23 abril 2008

"(P)OPera-pastiche"

[Resenha da cobertura XII FAO, Manaus, 2008]

Em suntuosa produção do XII Festival Amazonas de Ópera, obra de ex-Pink Floyd é marcada por uma sucessão de equívocos

Foi a crônica de uma morte anunciada (que me permita Gabriel García Márquez esta pequena referência/deferência). Mesmo destituído de preconceitos, e pelo contrário, fazendo votos de que o previsível não ocorresse, por fim, não houve o que salvasse a ópera “Ça ira”. Nem todo empenho da produção. Nem toda beleza cênica e engenhosidade de movimentação. Nem todos os talentos musicais a serviços de Roger Waters foram suficientes para conferir valor a sua incursão na ópera. “Ça ira” tem apenas uma função, e esta foi muito bem cumprida: amplificar a repercussão mediática do festival, ou de qualquer outro evento que dela se utilize. No mais, a montagem manauara de “Ça ira” – dirigida por Caetano Vilela – serviu para reforçar aquilo que é senso comum, mas que é sempre salutar reforçar no ambiente naturalmente traiçoeiro da produção artística brasileira. Isto é, Manaus tem competência de sobra para concretizar projetos ambiciosos e cenicamente complexos.

Mas, afinal, quais são os problemas com a ópera de Waters?

Musicalmente pode até parecer que o problema está na presença de elementos da música popular num ambiente tradicionalmente clássico. Mas não. O problema não está na mistura, mas sim nas idéias musicais de Waters, em geral fracas e ingênuas, inclusive dentro das práticas de música popular. Mesmo recauchutado nos arranjos de Rick Wenworth (quem no final das contas pôs a mão na massa de verdade), era difícil atenuar a vocação para a muzak da música que Waters reservou para sua ópera. Em poucas palavras, faltou, ironicamente, rock’n roll em sua aventura pelas sendas líricas.

Em termos de libreto – elaborado por Étienne e Nadine Roda-Gil – a bobagem se multiplica. Dramaturgicamente “Ça ira” não é propriamente uma ópera, mas uma sucessão de situações cênicas que mais se assemelha à estrutura de um oratório (tal como ex-Beatles Paul McCartney faz em seu “Liverpool Oratorio”). Até aí sem problemas, não fosse o fato desta forma de discurso ter sido utilizada para oferecer uma visão extremamente simplista e piegas da Revolução Francesa. Aí o que era frágil desmorona de uma vez.

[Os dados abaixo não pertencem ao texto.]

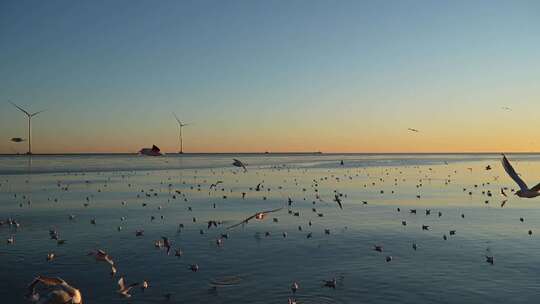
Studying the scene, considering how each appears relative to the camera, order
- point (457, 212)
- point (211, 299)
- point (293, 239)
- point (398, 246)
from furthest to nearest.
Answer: point (457, 212), point (293, 239), point (398, 246), point (211, 299)

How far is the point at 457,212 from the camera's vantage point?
3472cm

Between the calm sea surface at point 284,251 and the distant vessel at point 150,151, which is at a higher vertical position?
the distant vessel at point 150,151

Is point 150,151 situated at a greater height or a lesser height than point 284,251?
greater

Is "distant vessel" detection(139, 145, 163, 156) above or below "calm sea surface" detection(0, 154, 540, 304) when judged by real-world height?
above

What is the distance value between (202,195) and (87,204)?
11665 millimetres

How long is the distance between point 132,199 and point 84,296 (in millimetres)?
27388

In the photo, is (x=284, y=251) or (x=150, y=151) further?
(x=284, y=251)

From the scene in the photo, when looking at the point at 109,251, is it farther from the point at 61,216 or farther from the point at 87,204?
the point at 87,204

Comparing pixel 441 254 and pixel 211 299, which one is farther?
pixel 441 254

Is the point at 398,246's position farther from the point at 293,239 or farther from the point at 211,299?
the point at 211,299

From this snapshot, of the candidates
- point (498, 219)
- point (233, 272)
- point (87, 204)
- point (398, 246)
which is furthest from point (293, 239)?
point (87, 204)

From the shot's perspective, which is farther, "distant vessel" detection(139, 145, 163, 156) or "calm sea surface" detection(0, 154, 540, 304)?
"calm sea surface" detection(0, 154, 540, 304)

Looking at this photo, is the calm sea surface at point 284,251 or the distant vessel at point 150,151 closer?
the distant vessel at point 150,151

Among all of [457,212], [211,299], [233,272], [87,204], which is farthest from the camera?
[87,204]
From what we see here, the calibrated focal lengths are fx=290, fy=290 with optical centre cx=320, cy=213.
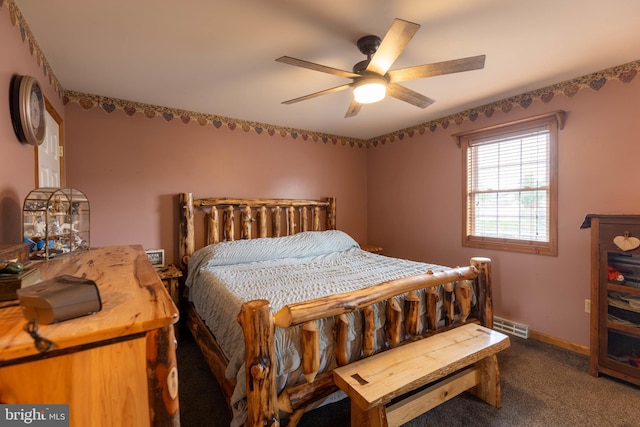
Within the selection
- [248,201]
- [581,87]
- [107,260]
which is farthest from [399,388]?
[581,87]

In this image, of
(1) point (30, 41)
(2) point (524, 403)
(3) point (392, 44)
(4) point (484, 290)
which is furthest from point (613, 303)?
(1) point (30, 41)

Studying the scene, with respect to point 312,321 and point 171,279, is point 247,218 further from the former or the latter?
point 312,321

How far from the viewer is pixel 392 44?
1.48 metres

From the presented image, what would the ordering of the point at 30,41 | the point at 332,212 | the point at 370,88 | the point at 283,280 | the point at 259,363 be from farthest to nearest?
1. the point at 332,212
2. the point at 283,280
3. the point at 370,88
4. the point at 30,41
5. the point at 259,363

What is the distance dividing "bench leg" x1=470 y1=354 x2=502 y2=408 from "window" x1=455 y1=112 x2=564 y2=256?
4.62 feet

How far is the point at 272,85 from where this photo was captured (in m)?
2.48

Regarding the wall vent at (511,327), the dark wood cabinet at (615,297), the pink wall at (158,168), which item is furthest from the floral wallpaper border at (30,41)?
the wall vent at (511,327)

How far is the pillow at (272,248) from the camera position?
2.74 m

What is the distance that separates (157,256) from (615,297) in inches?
153

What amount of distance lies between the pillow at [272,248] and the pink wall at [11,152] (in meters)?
1.33

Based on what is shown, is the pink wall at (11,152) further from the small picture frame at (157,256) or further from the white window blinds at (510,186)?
the white window blinds at (510,186)

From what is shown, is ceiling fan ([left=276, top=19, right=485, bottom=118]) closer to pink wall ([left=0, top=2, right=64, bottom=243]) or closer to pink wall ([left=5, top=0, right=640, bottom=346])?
pink wall ([left=0, top=2, right=64, bottom=243])

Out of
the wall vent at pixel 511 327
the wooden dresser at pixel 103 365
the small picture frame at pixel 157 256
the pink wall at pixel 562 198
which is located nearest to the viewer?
the wooden dresser at pixel 103 365

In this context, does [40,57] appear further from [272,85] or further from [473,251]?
[473,251]
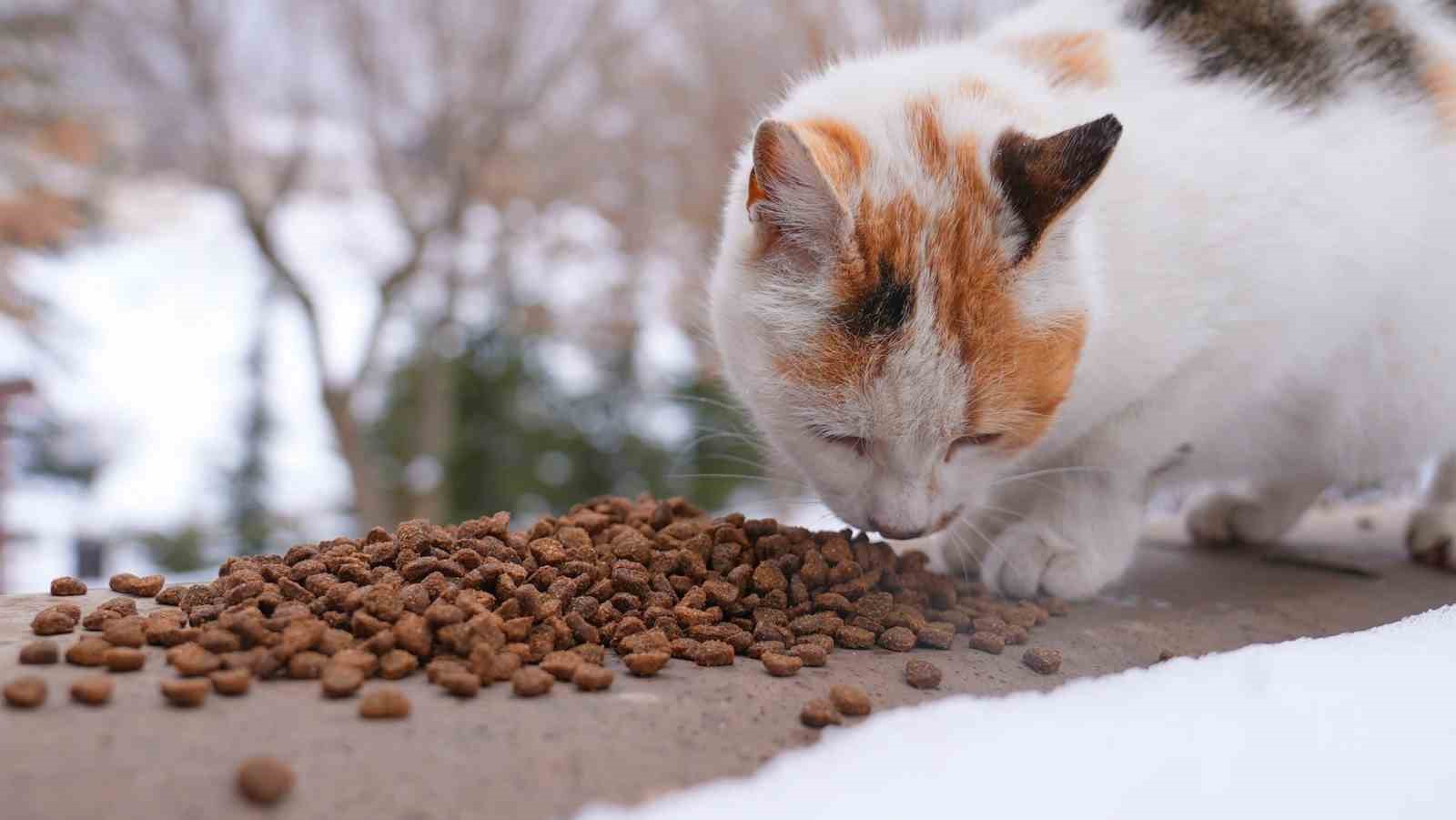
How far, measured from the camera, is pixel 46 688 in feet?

Com cantores de ópera desempenhando uma partitura não operística (aquém de suas possibilidades musicais) e em situações também não operísticas (aquém de suas obrigações como “ator”) tornam ainda mais relativa a apreciação de seus desempenhos. Deixa pra lá. Para eles o futuro certamente lhes reserva oportunidades melhores.

Desta forma, fica ainda mais preemente a importância do trabalho cênico do “Ça ira” manauara. Rico e luxuoso, com excelentes soluções cenográficas e belo figurino, foi sua parte visual que, por fim, conferiu ao espetáculo o ponto de atenção para o público. Neste sentido, a vertiginosidade da movimentação de palco elaborada por Vilela não deixa de ser um paralelo do que ocorre nos vídeos clipes modernos, que para fazerem o ouvinte abstrair da nulidade musical, fazem do aspecto visual o elemento de maior relevância. Então o ouvido cede lugar aos olhos, e a música torna-se um fenômeno visual, e então colocada em segundo plano. É o que, aparentemente, sempre ocorrerá com “Ça ira”.

Foto: Arlesson Sicsú

Todos os textos da cobertura XII Festival Amazonas de Ópera foram realizados em Manaus, a convite da direção do evento.